• Page excerpt:
· · · ·
The fascination wore off pretty quickly and I went back to books. I had a brief flirtation with Kindle but it was too annoying to read. Books, more books. What is handy now is that internet is a good place to find books, read reviews, find publishers, read about books, so I can get and read and write, more books.

I wonder now how my mother and father felt about the changes they went through in their lifetimes. They were married in 1946. My father started farming with horses but quickly moved into farm machinery, which he kept running with a combination of ingenuity and cursing. They got a phone and a television but they never really gave either of these things a lot of attention. My father maintained a strong dislike of phoning long distance, which he was always convinced would cost a fortune, and the TV only went on at night, and then only to watch music or educational television.

But what did they think about their crazy children; their oldest daughter who went off marching against the Vietnam war, and then marching for peace, and the environment and feminism. We rarely talked about such things so I still have no idea how much they comprehended of the work I did.

And drugs, the idea of which horrified them. Although as they got older, they bought more and more products at the health food store, carefully tried out each new miracle pill or food or whatever came along.

But now I am more and more finding myself on the other side of a different generation gap. My generation said, “Never trust anyone over thirty.” But then we hit our thirties (some of us were amazed that we were still alive) and then our forties, which seemed pretty old, and then our fifties, when the idea of old started to gather speed, and now our sixties and heading into our seventies, when we are genuinely old and, in my case, furious about it. As far as I am concerned, old age is the meanest trick my life has ever played on me and I am so not ready for it.

At the same time, I am finding myself in an odd relationship with my kids and grandkids. I am a social media junkie and proud of it, still writing, still working, still researching. But my kids and grandkids are now way ahead of me. I really don’t have a clue what a bitcoin is or does, nor do I know or care about hashtags or Snapchat and a whole lot of other things. I have watched my grandkids grow up with the internet: Louis was eighteen months old when he shoved my hands off the keyboard and announced firmly, “Me do it.” If I need something fixed on my computer or phone, he does it in about three seconds. I am waiting for him to be old enough to write a book about it. Someone will soon.
· · · ·
• Stored data:
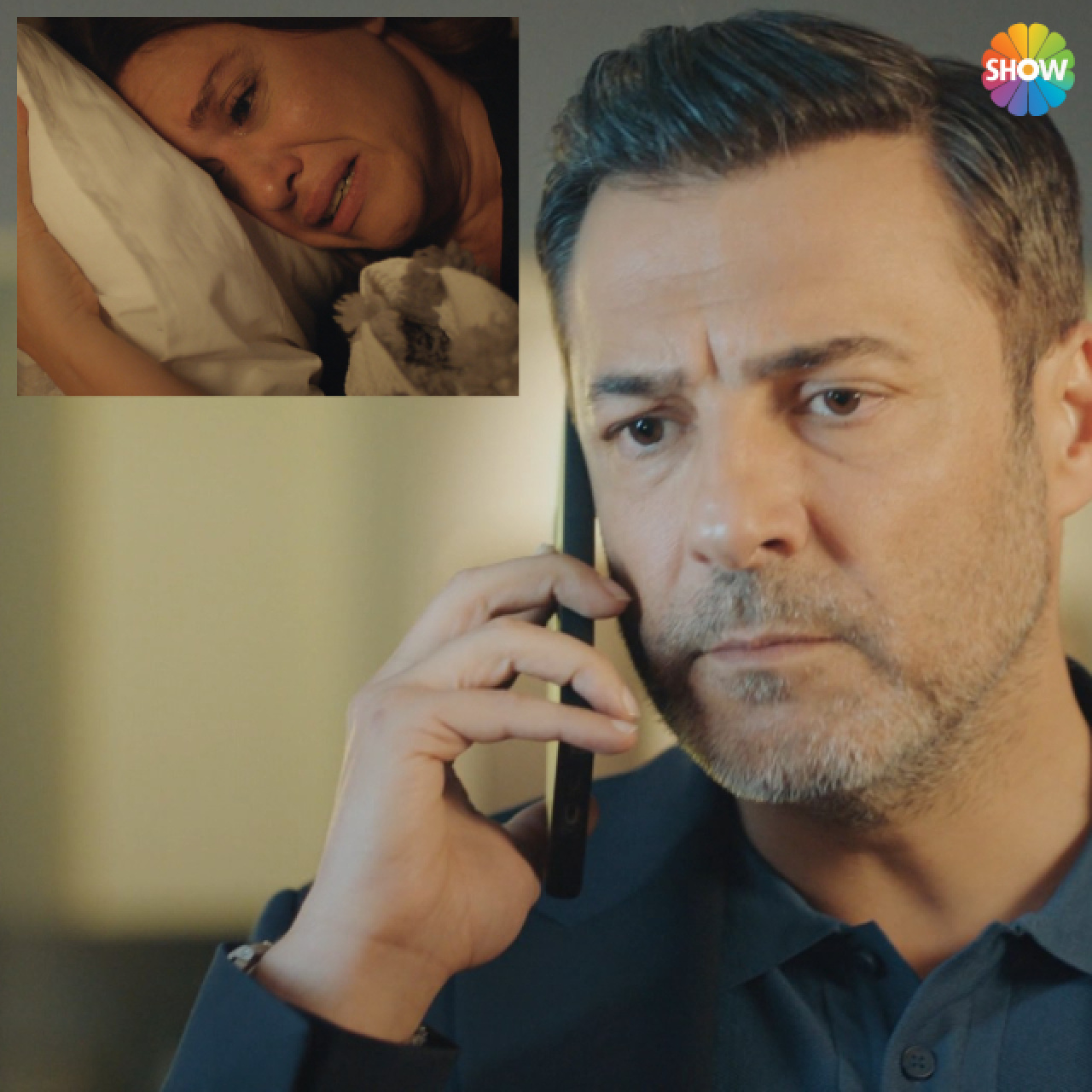 'Kızılcık Şerbeti'ne damga vuran ayrılık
· · · ·
• Check your understanding:
A – Answer the following from the reflection on generational change:
(i) In what year were the writer's parents married?
(ii) When did the parents' television go on, and for what kind of programs?
(iii) How old was Louis when he pushed the writer's hands off the keyboard?
B – Write the next part of the reflection on generational change, picking up after its final sentence.

• Answers to each task:
A –
(i) 1946
(ii) Only at night, and only to watch music or educational television
(iii) Eighteen months old

B –
What else is weird is that I have children turning fifty. Once we were all young and striving together. I was trying to become a real writer and they were going to school and applying for jobs and looking at their futures and it was very exciting and we all shared that excitement.

But now we have very different goals. Mine is to get through each day with a minimum of pain and to stay alive long enough to read all the gajillions of books I still want to read and write a lot more books. Everything is still so interesting. I am still an information/reading/writing junkie. I am just so much slower. So although I write every day. I can’t write at nearly the same speed I used to have; nor can I work long into the night as I was used to doing. Evenings are now for Netflix and the odd glass or two or three of wine.

My children’s lives have settled into stasis, working, and kids, and mortgages, successful and great but not with that frisson of excitement we once had.

I am no longer clear about what is expected of me, if anything. What is even worse, is that they watch me in case I become that thing, that old parent who is a problem and needs fixing and care. So I tiptoe a lot through conversational minefields, where I say, “I’m fine, I’m okay,” all the time wondering, “Am I?”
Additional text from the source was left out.